Although not generalizable to all subjects suffering from mood disorders, in a significant subgroup of patients the increase in inflammatory biomarkers and the subsequent return to almost normal levels might derive from the interrelationship of systems differentially involved in the immune-inflammatory response [15, 16, 50]. The activation of compensatory mechanisms aims to regulate primary responses and can promote remission of the acute phase both spontaneously and after treatment, being further enhanced by antidepressants [50]. However, “trait” biomarkers persist during the remitted phases of the disease suggesting a persistent activation of these pathways and no return to the original homeostasis. Since such systems might also be subject to sensitization, greater numbers of episodes have been associated with a higher increase in inflammatory biomarkers [15].

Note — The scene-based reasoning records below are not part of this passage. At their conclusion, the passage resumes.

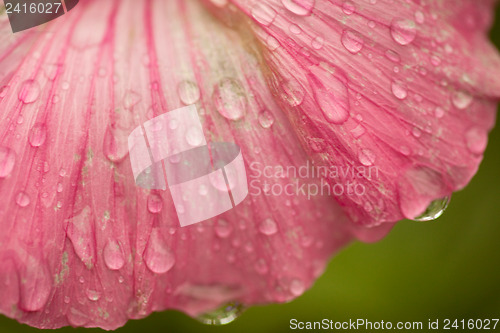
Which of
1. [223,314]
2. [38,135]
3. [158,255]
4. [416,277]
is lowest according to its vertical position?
[416,277]

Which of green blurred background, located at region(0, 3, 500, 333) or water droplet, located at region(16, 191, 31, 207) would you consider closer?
water droplet, located at region(16, 191, 31, 207)

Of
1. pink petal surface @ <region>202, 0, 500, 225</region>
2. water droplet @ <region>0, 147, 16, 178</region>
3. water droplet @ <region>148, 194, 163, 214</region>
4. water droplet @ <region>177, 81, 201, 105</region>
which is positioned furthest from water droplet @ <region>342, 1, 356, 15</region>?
water droplet @ <region>0, 147, 16, 178</region>

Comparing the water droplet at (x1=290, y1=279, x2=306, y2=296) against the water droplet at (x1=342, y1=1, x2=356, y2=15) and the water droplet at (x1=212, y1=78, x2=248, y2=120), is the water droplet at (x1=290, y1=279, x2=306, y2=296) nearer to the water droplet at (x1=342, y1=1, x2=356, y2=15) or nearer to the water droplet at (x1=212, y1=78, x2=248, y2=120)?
the water droplet at (x1=212, y1=78, x2=248, y2=120)

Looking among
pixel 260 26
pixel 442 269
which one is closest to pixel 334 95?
pixel 260 26

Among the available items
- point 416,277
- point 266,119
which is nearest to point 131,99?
point 266,119

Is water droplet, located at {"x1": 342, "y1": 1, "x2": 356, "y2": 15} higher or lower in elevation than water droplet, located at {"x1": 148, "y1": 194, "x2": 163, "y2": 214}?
higher

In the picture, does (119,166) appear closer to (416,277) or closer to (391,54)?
(391,54)

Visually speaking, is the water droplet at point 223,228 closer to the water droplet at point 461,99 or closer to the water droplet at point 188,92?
the water droplet at point 188,92
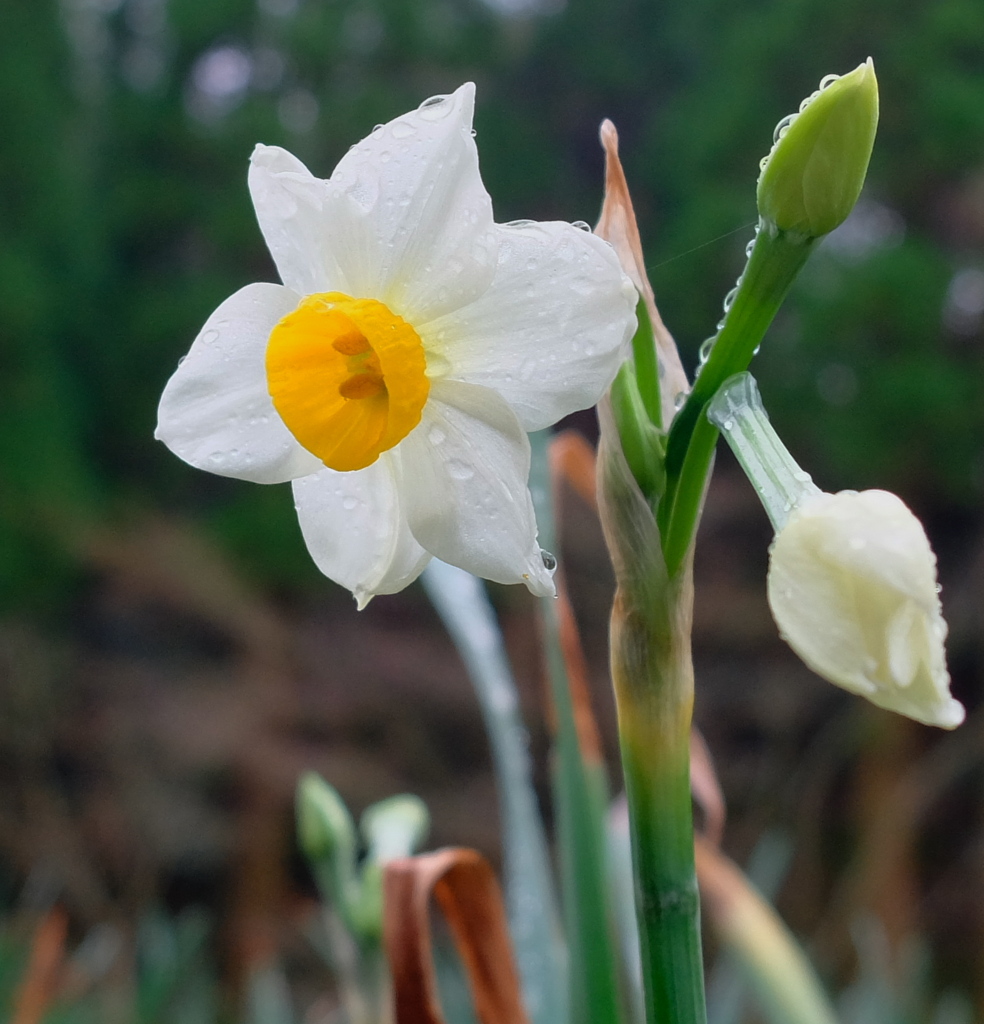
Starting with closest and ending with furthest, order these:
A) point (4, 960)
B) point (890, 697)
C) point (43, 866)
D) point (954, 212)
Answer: point (890, 697) → point (4, 960) → point (954, 212) → point (43, 866)

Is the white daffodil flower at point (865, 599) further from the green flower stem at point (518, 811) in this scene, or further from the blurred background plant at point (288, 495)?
the blurred background plant at point (288, 495)

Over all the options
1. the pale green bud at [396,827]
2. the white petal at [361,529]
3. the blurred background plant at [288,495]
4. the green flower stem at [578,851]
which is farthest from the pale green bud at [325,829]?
the blurred background plant at [288,495]

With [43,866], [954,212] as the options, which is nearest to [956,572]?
[954,212]

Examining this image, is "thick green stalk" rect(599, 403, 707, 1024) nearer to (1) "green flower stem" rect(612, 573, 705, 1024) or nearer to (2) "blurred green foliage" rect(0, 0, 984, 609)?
(1) "green flower stem" rect(612, 573, 705, 1024)

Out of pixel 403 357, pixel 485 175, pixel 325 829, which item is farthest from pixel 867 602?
pixel 485 175

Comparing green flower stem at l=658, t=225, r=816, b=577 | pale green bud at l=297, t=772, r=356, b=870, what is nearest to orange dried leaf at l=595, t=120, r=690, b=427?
green flower stem at l=658, t=225, r=816, b=577

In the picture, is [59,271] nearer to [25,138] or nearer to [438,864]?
[25,138]
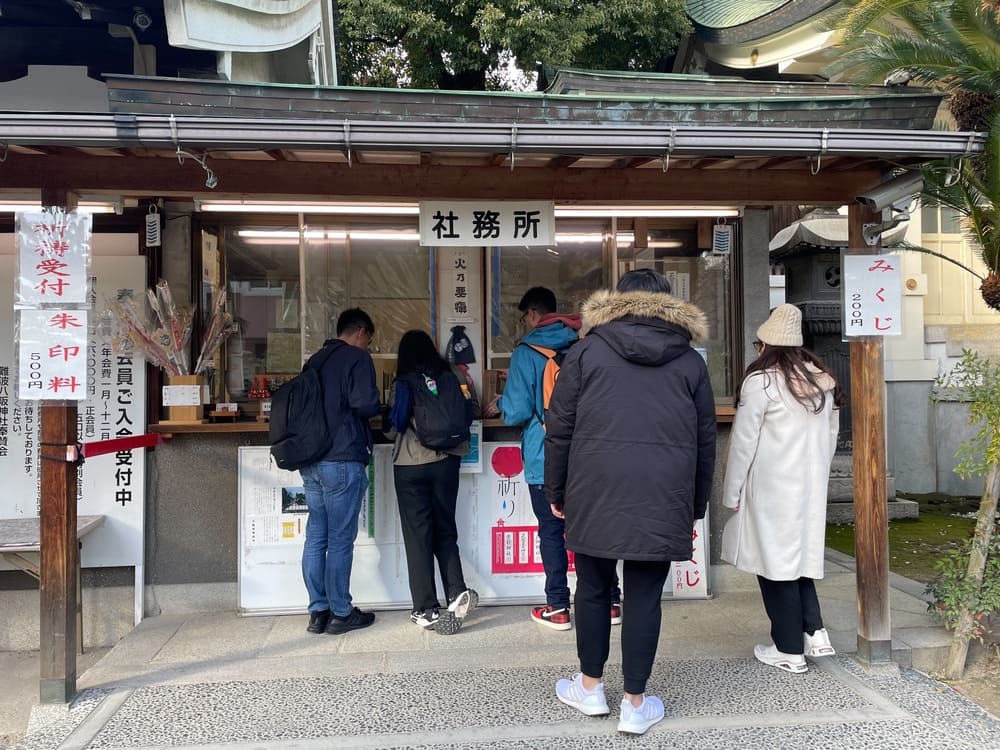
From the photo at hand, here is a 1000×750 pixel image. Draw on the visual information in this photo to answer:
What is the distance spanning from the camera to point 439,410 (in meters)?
4.62

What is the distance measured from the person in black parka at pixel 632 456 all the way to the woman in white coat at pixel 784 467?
67 cm

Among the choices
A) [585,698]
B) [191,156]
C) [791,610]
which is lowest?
[585,698]

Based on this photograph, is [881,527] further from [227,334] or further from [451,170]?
[227,334]

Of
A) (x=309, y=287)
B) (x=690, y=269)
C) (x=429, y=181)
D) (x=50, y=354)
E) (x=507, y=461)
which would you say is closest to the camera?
(x=50, y=354)

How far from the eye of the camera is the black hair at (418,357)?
15.4 ft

Within this background, there is evidence reporting that inflammation may correlate not only with specific subgroups of depression but also with a differential treatment response [16]. Recent findings described the association between a broad range of inflammatory markers and a different severity in specific symptom dimensions in depressed patients before starting antidepressants. During the subsequent 26-week treatment, changes in some of these markers showed to correlate with a differential response specifically on neuro-vegetative symptoms (e.g., energy levels, ache, pain) [50]. Nevertheless, whether the decrease of the inflammatory profile during antidepressant treatment can result in differential and symptom-specific response patterns needs to be further explored.

Strengths and limitations

Strengths of this study include sample size, administration of both clinician-rated and self-report questionnaires, thorough characterization of post-COVID-19 depressive episodes, and three-month follow-up. However, some limitations should be noted like the monocentric setting of the study, the lack of neuropsychological tests to assess cognitive performance, and the observational, retrospective design that might have limited the collection of all the variables potentially affecting depressive symptomatology and the inflammatory status, as well as the lack of established mean or cut-off levels of SII, that might have provided references to better stratify the sample according to inflammatory levels and to make further inferences about the association with psychic symptoms.

Conclusions

The presence of additional symptomatology in post-COVID-19 MDE could hinder remission leading to reduced occupational and psychosocial performances with poor quality of life and thus require more symptom-specific approaches to obtain a full functional recovery [9, 50, 51]. Given the well-recognized major severity and the pathophysiological mechanisms of recurrent depression, together with evidence about severe depression persisting in COVID-recovered subjects with a psychiatric history [6], patients with post-COVID-19 recurrent MDE appear to be a population specifically worthy of attention. In particular, we found that in post-COVID-19 recurrent MDE physical and cognitive symptoms showed a blunted response to antidepressant treatment possibly related, at least in part, to sustained higher levels of systemic inflammation. A prompt diagnosis and characterization of depressive episodes in COVID-19 survivors becomes necessary to deliver early interventions [20]. Considering the debated link between inflammatory processes and depression, physical and cognitive symptoms (specifically affected in post-COVID-19 MDE), combined therapies targeting patients’ inflammatory profile may be a promising strategy to improve treatment response [52, 53]. Further studies including similar therapeutic approaches and deepening the knowledge about the pathophysiology of mood disorders [54] and the potential effects of anti-inflammatory compounds are needed [55].

To our knowledge, this is the first study to differentiate between first-onset and recurrent depressive episodes and to evaluate the course of specific correlates of post-COVID-19 depression over months. Multicentric, larger studies with longer follow-ups are needed to identify personalized treatments that will be able to target the specific underlying mechanisms and manage the multidimensional nature of depressive episodes allowing a full functional recovery.